----- Supplied information -----

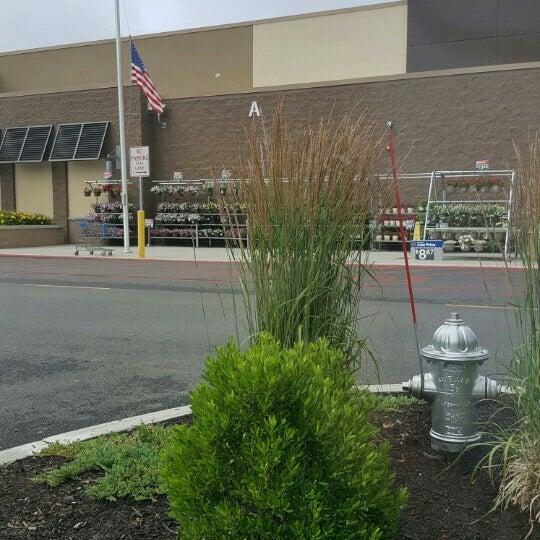 Photos at Walmart Supercenter - Wareham, MA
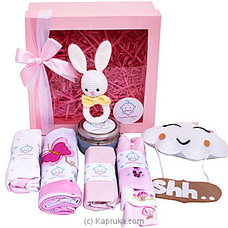 Twinkle Trinkets Baby Girl Gift Set By First Smile at Kapruka Online for specialGifts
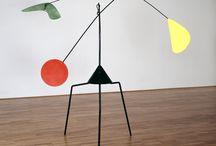 Artist and sculptor: Alexander calder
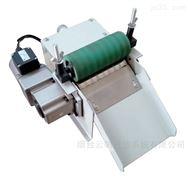 小流量不銹鋼殼體磁性分離器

-----

▶ Prompt:
A faithful copy of the data above is wanted, with every image left out.

▶ Completed task:
 Photos at Walmart Supercenter - Wareham, MA
 Twinkle Trinkets Baby Girl Gift Set By First Smile at Kapruka Online for specialGifts
 Artist and sculptor: Alexander calder
 小流量不銹鋼殼體磁性分離器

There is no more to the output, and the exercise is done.